Es gilt bei solchen Veranstaltungen, Stellung zu beziehen! Nachzufragen und offen zu sein im 21-Jahrhundert. Aber Unrecht, egal wo, in welchem Land, von welchen Personen wann immer auch begangen, bleibt Unrecht!

Auf der großen Bühne der Politik hat man wenig erreicht!

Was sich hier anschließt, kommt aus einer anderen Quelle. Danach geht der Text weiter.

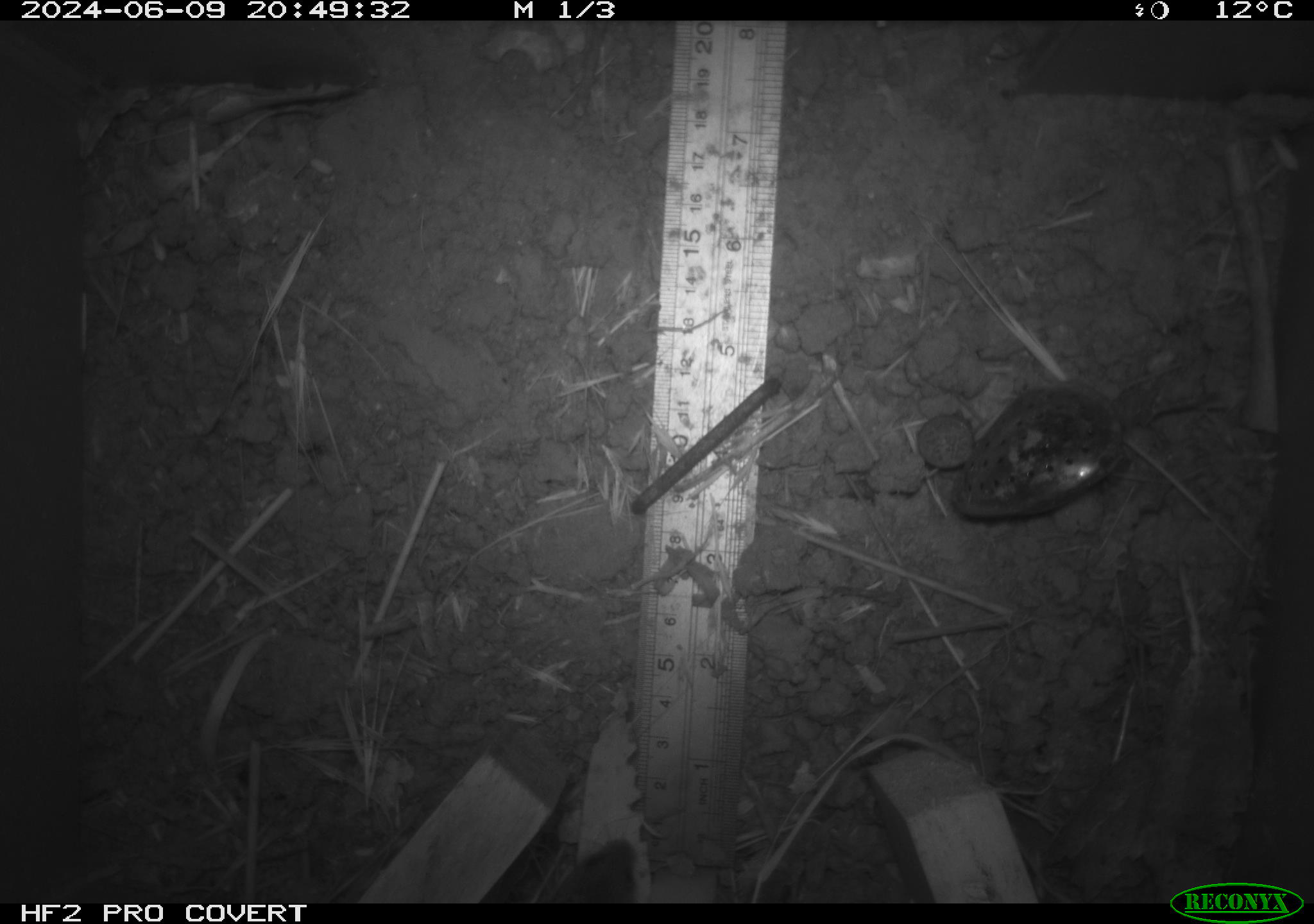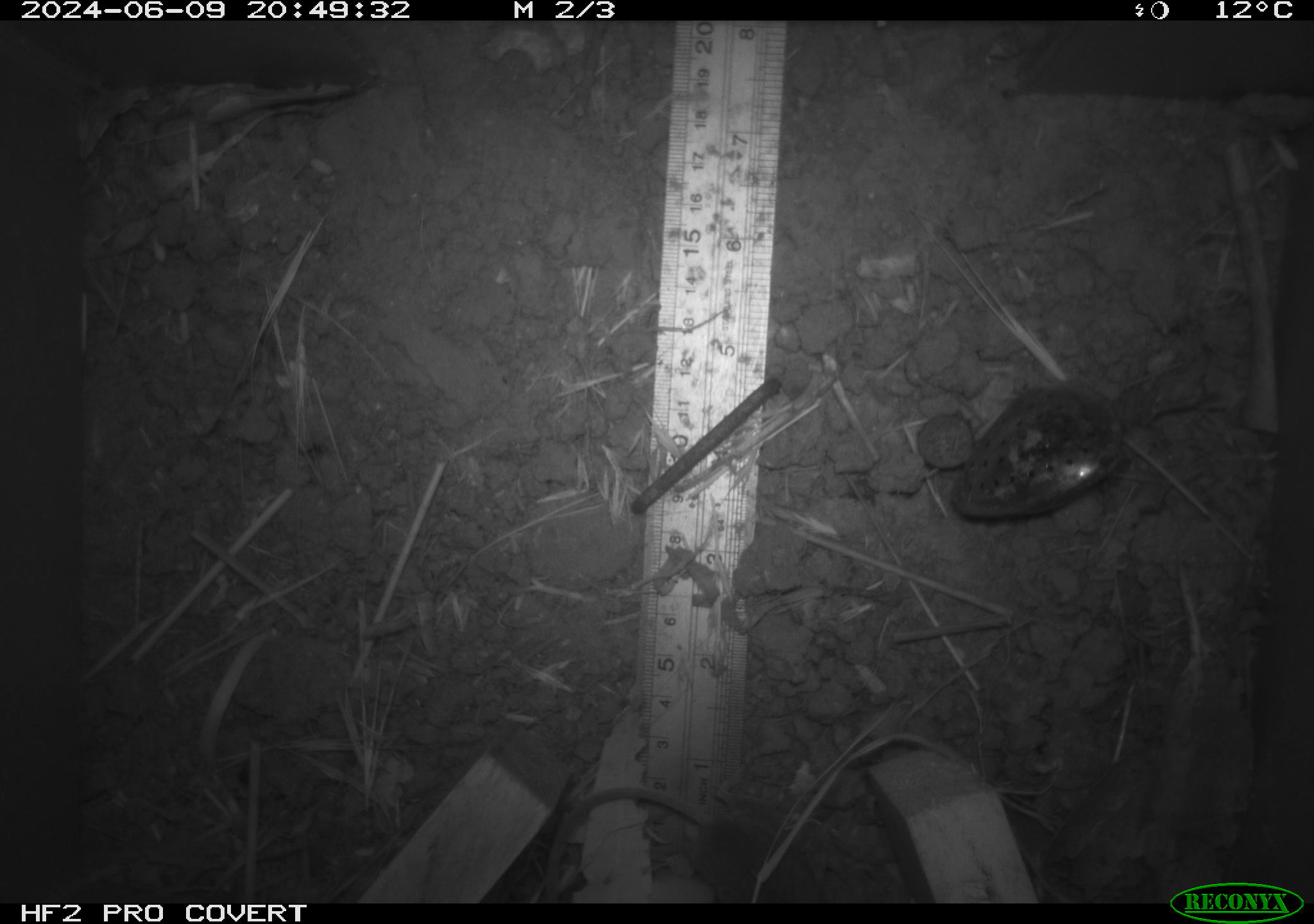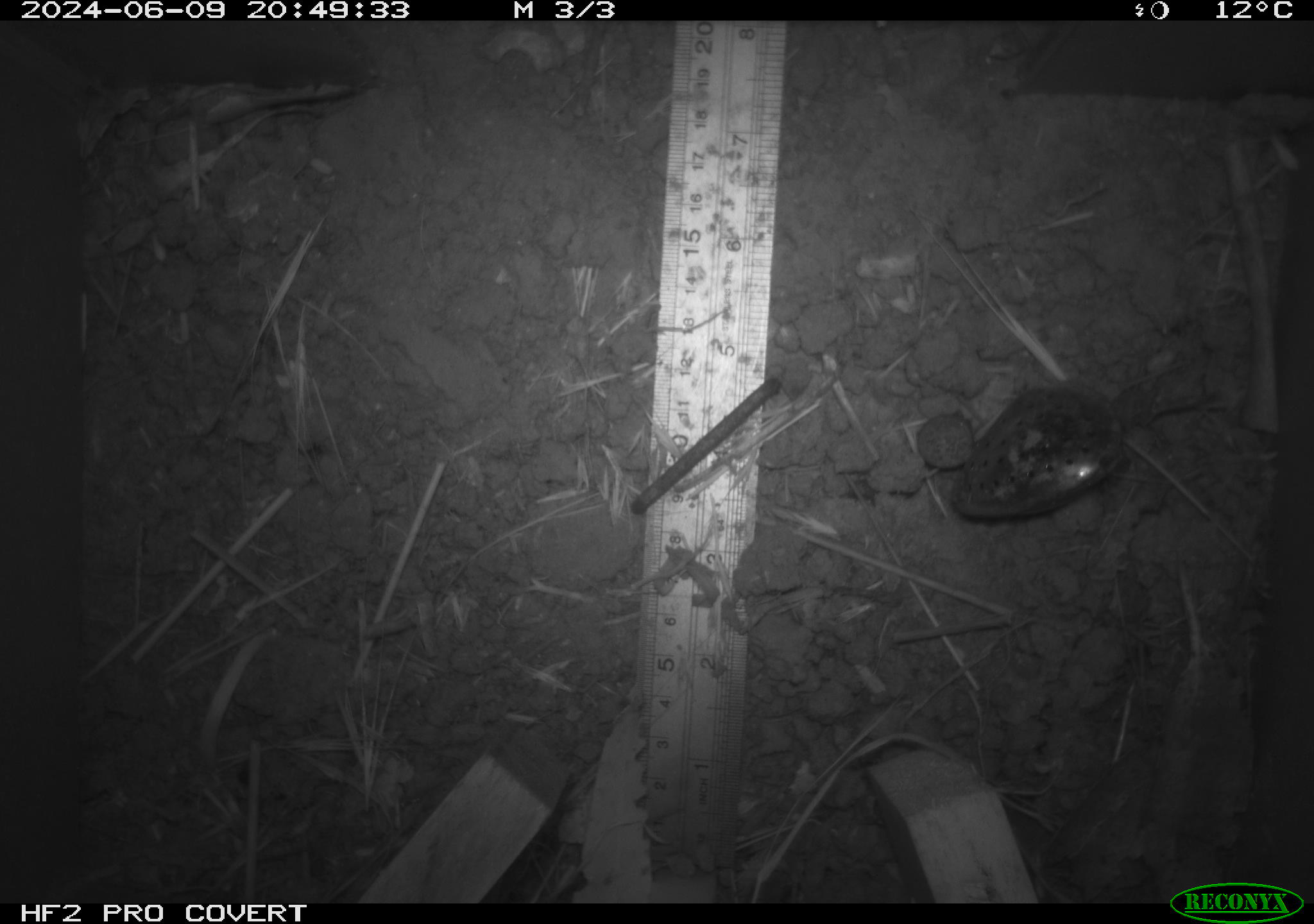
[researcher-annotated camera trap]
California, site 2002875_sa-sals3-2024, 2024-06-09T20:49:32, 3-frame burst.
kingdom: Animalia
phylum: Chordata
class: Mammalia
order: Rodentia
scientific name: Rodentia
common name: mouse species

So halten wir es mit Reinfried Vogler, der immer sagt im Kleinen, von der Basis aus kann man etwas erreichen.

 

Den Abschluss der Veranstaltungen hatten wir mit dem Kochen Südmährisch am 07.10.2018. Es gab Tafelspitz mit Apfelkren und zum Nachtisch selbstgemachten Apfelstrudel! Speisen die wir von unseren Eltern und Großeltern her kennen. Das Kochen, die Anekdoten, die man sich dabei erzählt, das Erinnern macht in jedem Jahr große Freude und eine gewisse Wehmut schwingt wohl immer mit.

In 2019 haben wir das Koche Südmährisch auf Morgen verlegt, Beginn 10:00! Wie immer beim Kochservice Schenzielorz.

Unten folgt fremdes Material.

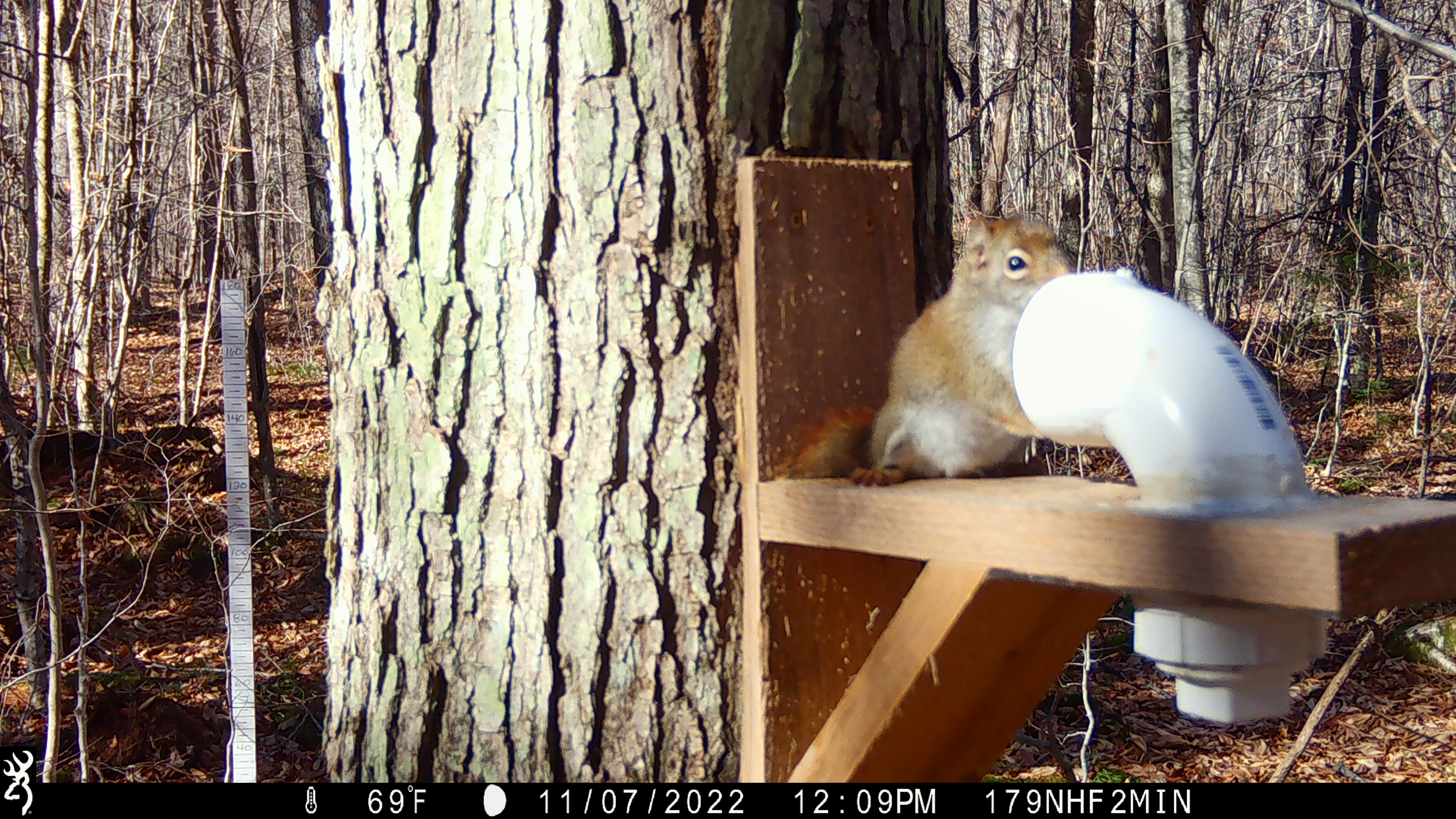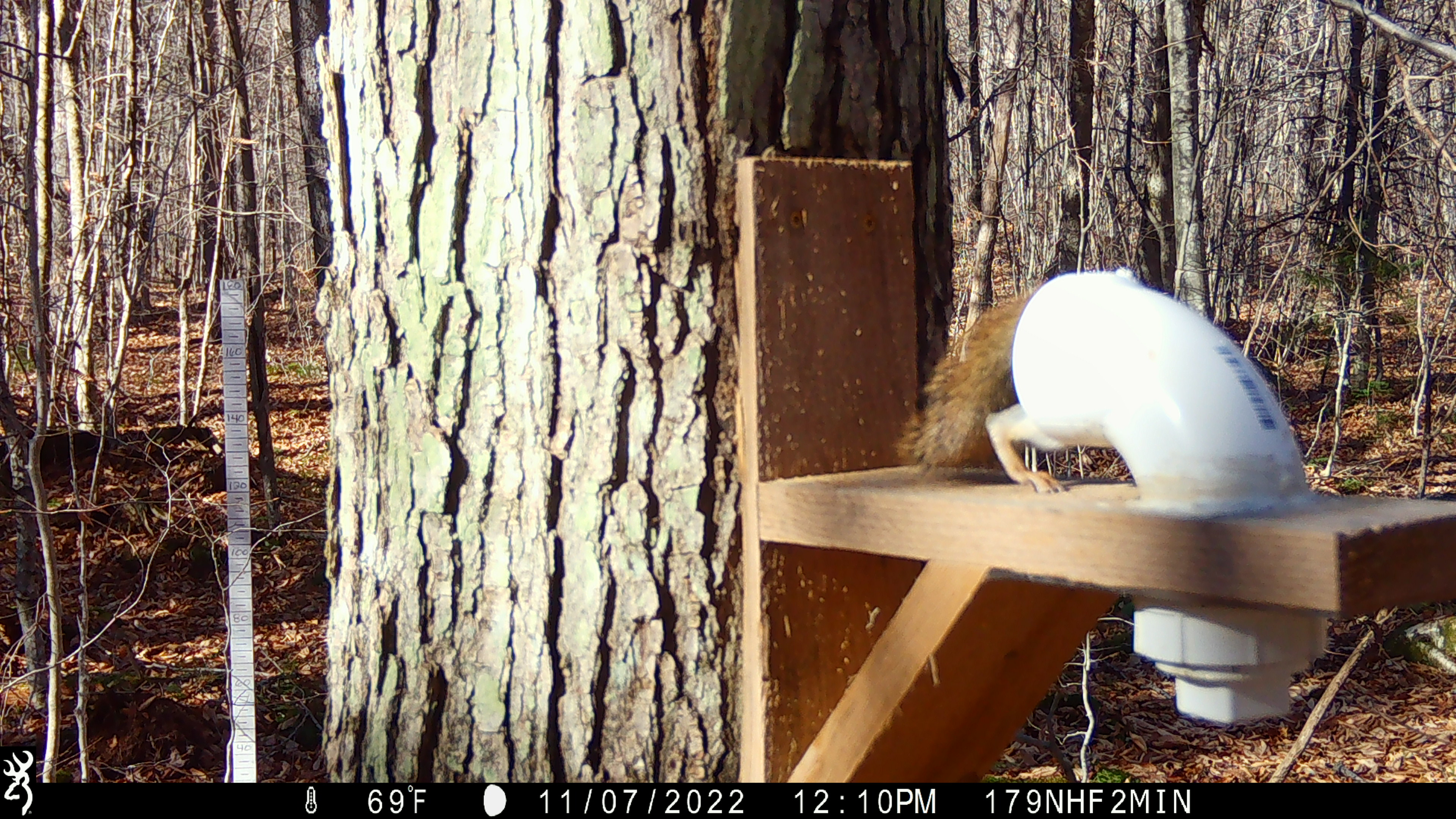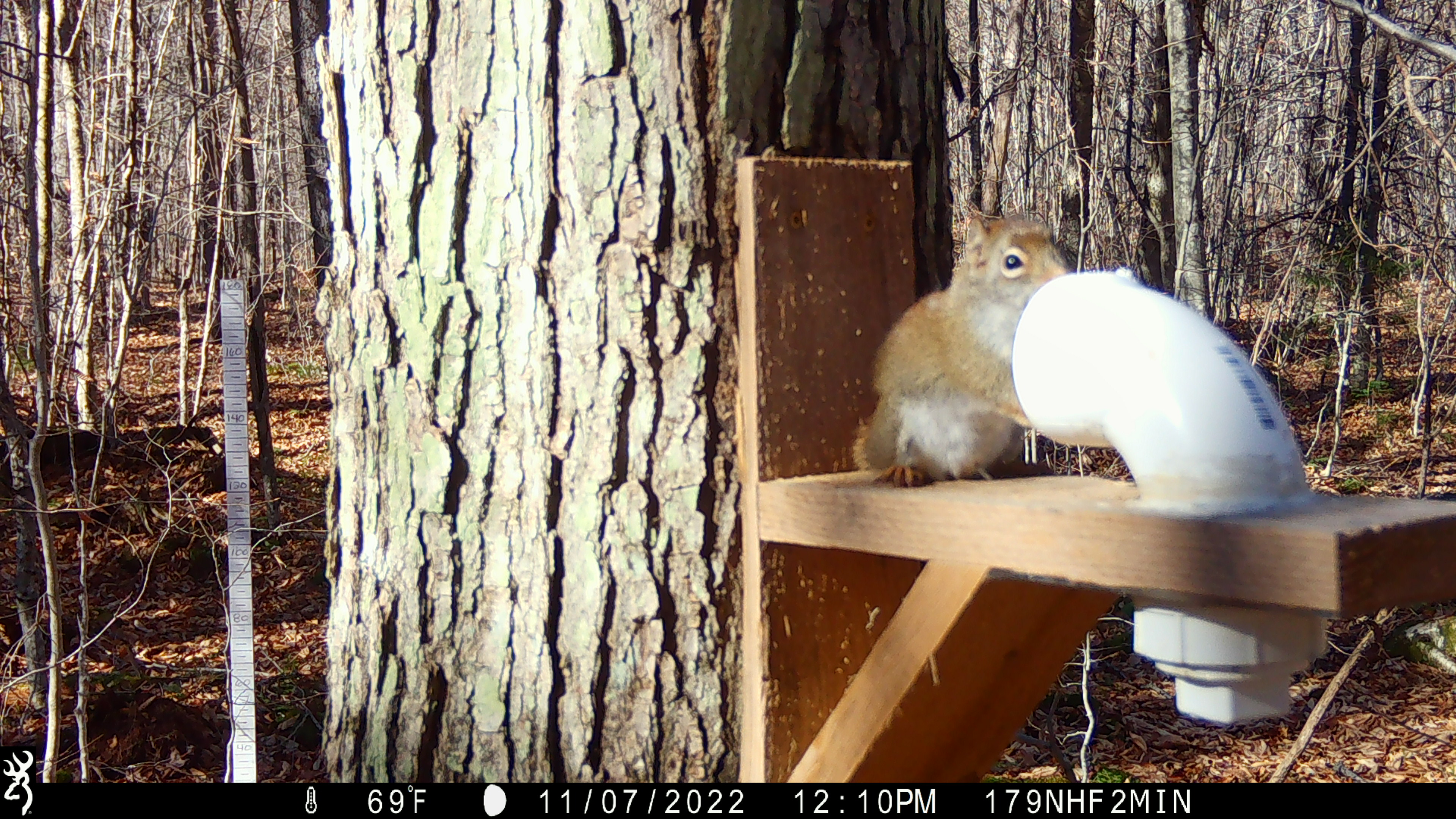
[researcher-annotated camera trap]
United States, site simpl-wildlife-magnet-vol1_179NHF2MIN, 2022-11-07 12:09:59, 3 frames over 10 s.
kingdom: Animalia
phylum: Chordata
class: Mammalia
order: Rodentia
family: Sciuridae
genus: Tamiasciurus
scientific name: Tamiasciurus hudsonicus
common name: red squirrel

Auf dem Kochzettel stehen: Znaimer Gurkensuppe und Schinkenfleckerln! Mit Original Geselchtem aus Österreich!

 

Was bleibt von so einem Jahr?

Einige neue Teilnehmer, die interessiert sind, wo niemand mehr da ist den man fragen kann.

Sie mit einzubeziehen, geschichtliches Wissen zu vermitteln, wie es zu der Vertreibung unserer Vorfahren kam, welche politischen Entscheidungen verantwortlich waren.

 

Was aber in Zukunft für unsere Volksgruppe wichtig sein wird: Gemeinschaft zu pflegen grenzübergreifend, Zusammenhalt zu zeigen, uns nicht in eine „Rechte Ecke“ drängen lassen. Da wo es nötig ist ganz klar Stellung zu beziehen. Aber auch offen zu bleiben, für unsere Nachbarn, der Nachgeborenen Generation auf der tschechischen Seite.

 

Zum guten Schluss:

Wir, „Die Junge und Mittlere Generation“, danken der Vorstandschaft des „Südmährerbundes“ für das entgegengebrachte Vertrauen und die Unterstützung.

Und allen Landsleuten die durch Ihre Teilnahme uns unterstützt haben.